### Scene question records
....

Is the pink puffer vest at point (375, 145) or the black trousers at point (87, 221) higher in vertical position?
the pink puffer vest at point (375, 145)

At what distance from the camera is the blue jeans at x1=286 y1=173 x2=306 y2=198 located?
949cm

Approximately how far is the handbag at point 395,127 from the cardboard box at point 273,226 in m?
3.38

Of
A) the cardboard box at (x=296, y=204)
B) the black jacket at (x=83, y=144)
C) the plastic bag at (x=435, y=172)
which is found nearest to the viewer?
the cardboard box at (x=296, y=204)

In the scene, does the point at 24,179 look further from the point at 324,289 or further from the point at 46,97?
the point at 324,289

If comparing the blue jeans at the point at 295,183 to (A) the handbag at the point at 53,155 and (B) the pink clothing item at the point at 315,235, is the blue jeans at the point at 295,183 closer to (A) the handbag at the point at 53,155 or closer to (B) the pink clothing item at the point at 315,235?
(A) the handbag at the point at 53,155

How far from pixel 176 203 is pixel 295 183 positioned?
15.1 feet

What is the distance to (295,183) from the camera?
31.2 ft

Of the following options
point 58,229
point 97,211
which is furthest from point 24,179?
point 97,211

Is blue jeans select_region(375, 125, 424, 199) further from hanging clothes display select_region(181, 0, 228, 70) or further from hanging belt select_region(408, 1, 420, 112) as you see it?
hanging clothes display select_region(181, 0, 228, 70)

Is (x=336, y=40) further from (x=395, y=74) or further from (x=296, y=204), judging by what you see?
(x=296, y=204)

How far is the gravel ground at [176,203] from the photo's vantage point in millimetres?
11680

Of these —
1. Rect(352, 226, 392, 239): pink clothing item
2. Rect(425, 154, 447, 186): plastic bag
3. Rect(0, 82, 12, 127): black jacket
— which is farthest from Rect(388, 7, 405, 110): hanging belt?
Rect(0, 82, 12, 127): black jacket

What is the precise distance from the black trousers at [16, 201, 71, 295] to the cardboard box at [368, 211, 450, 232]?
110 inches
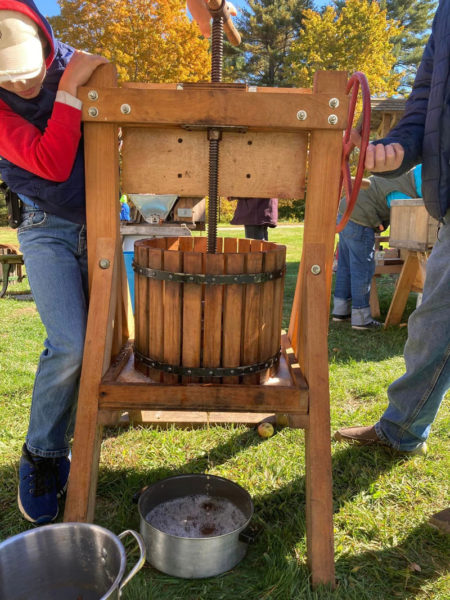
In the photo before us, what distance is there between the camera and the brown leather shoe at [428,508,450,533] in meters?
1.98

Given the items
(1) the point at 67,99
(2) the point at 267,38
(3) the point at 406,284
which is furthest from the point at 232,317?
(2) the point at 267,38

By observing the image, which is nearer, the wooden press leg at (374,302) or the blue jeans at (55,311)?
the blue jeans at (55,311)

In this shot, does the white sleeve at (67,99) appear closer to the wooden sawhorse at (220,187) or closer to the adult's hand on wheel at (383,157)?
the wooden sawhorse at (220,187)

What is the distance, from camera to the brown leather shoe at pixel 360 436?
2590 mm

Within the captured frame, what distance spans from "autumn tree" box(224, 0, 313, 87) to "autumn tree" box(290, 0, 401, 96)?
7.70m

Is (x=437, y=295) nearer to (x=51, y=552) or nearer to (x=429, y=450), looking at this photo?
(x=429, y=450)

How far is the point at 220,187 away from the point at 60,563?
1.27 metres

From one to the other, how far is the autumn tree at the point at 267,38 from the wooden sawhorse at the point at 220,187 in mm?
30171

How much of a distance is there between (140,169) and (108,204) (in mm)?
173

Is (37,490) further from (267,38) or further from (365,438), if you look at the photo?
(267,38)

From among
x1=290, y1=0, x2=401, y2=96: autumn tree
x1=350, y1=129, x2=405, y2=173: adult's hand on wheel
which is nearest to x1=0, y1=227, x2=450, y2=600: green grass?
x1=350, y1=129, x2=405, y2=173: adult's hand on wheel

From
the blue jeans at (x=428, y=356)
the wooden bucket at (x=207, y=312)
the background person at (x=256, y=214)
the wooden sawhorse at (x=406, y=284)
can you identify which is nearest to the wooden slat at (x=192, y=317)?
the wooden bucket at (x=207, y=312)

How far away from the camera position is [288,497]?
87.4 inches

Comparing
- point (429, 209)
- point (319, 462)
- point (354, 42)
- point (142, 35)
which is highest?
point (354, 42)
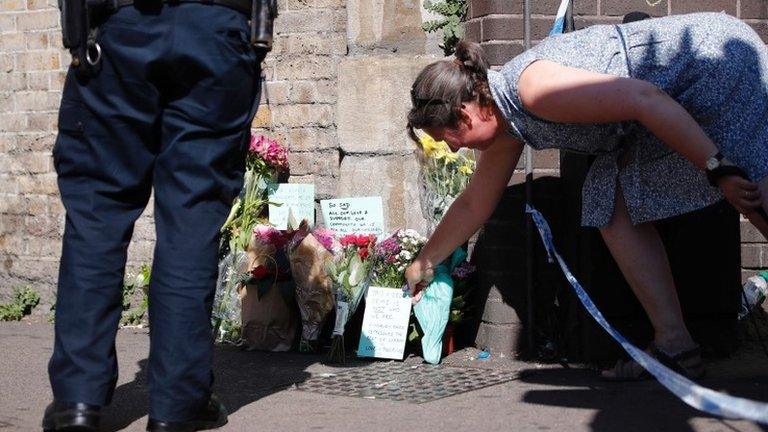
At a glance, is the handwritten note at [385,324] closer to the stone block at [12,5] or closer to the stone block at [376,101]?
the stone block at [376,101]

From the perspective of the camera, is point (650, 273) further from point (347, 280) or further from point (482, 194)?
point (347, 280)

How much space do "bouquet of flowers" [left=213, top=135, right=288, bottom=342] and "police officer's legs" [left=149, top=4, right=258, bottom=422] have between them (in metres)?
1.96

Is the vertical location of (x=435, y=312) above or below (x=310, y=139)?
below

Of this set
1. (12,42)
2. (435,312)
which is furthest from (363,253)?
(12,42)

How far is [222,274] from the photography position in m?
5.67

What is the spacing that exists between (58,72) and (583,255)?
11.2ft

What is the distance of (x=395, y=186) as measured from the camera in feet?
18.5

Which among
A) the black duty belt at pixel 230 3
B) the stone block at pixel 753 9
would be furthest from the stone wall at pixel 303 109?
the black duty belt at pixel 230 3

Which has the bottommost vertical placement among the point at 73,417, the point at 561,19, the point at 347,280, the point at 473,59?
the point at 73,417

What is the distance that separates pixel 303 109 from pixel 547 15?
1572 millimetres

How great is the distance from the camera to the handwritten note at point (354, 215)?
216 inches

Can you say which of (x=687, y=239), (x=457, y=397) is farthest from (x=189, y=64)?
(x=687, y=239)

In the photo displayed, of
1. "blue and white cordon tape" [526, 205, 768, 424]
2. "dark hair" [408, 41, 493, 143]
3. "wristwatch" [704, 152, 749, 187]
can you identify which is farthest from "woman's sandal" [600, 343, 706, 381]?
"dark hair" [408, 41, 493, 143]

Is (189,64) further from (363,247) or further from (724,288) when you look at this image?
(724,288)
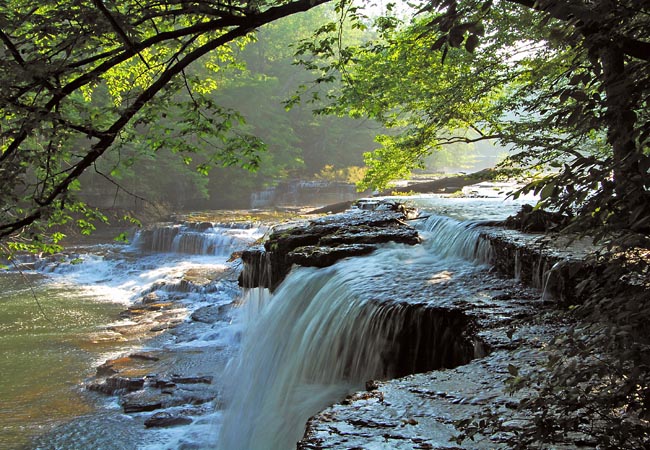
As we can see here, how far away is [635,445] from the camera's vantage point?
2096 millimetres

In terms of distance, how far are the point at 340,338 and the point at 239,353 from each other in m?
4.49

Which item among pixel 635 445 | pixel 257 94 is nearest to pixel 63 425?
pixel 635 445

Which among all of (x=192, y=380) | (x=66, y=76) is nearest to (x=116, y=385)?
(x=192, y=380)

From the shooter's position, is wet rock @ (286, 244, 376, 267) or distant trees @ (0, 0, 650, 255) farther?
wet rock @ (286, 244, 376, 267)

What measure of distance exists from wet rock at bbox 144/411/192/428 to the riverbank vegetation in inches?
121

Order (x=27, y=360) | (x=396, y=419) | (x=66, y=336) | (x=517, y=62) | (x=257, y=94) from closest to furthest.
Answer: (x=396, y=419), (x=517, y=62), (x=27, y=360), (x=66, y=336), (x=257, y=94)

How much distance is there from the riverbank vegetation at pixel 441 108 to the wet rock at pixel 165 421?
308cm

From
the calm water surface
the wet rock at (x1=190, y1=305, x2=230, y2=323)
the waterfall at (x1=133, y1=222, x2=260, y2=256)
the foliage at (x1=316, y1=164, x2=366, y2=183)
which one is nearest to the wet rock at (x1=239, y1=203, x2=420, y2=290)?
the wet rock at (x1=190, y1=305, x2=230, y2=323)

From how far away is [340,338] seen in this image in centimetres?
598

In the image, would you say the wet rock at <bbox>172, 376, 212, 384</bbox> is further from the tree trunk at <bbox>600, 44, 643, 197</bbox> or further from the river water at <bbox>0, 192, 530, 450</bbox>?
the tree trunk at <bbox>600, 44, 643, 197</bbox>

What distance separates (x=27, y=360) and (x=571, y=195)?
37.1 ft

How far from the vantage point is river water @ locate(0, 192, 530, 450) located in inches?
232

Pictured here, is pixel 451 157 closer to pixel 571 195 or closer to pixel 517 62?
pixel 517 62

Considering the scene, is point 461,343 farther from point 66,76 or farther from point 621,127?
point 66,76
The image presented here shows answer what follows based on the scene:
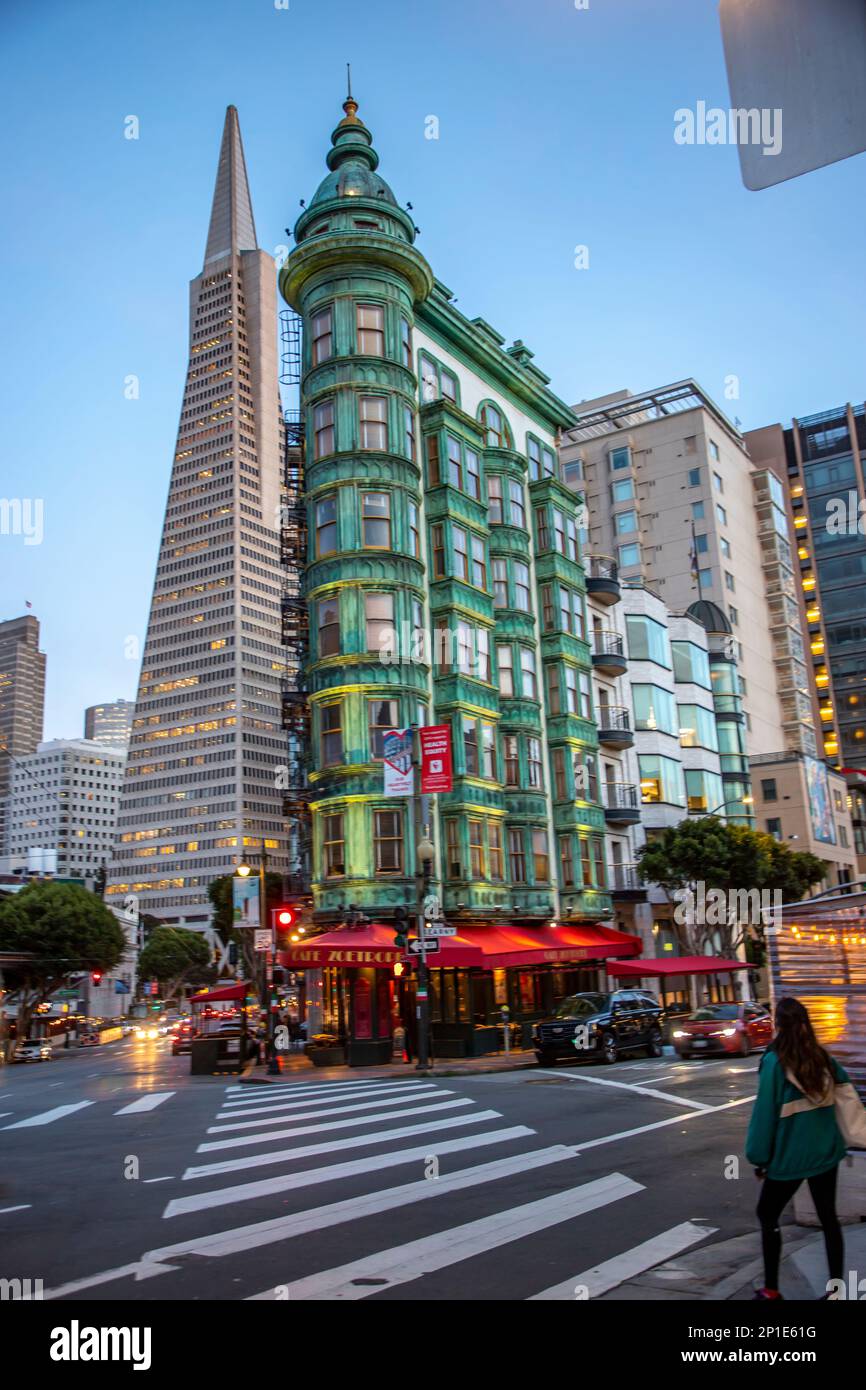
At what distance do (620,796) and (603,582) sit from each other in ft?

....

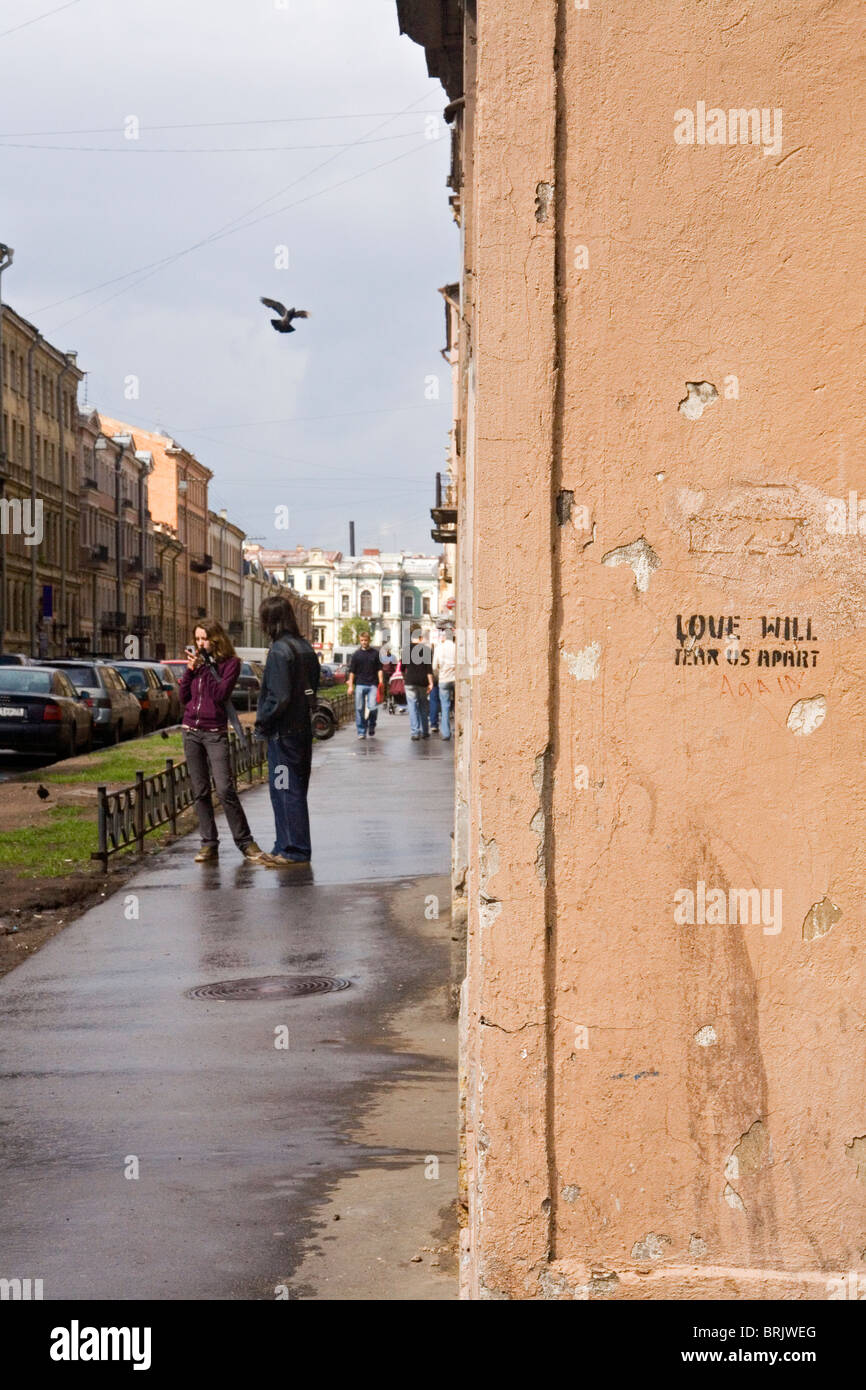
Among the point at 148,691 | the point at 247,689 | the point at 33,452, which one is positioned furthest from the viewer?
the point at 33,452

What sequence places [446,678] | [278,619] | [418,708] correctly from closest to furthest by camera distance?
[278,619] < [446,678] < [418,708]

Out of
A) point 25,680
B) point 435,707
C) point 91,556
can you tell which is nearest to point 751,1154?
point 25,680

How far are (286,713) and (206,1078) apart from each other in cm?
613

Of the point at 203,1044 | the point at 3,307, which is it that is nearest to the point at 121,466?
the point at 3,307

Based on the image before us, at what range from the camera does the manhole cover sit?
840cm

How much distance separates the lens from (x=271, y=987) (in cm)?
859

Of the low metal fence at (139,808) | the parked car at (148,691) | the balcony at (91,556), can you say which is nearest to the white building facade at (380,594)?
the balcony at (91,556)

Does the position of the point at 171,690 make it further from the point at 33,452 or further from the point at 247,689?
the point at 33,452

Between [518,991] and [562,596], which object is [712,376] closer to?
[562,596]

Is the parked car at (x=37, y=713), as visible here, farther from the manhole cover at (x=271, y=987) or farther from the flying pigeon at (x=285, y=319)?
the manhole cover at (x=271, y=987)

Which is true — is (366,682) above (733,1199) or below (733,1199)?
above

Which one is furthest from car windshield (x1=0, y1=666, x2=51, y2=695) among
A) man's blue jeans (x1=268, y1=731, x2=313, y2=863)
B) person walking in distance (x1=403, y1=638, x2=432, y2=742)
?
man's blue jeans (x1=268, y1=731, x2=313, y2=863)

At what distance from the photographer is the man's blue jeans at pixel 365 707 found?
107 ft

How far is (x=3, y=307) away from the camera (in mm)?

....

Reproduce verbatim the portion of the records that begins with the line containing "Order (x=27, y=360)" and ends with the line containing "y=336), (x=257, y=94)", including both of those lines.

Order (x=27, y=360) | (x=396, y=419) | (x=66, y=336) | (x=517, y=62) | (x=257, y=94) from closest to furthest.
Answer: (x=396, y=419), (x=517, y=62), (x=27, y=360), (x=66, y=336), (x=257, y=94)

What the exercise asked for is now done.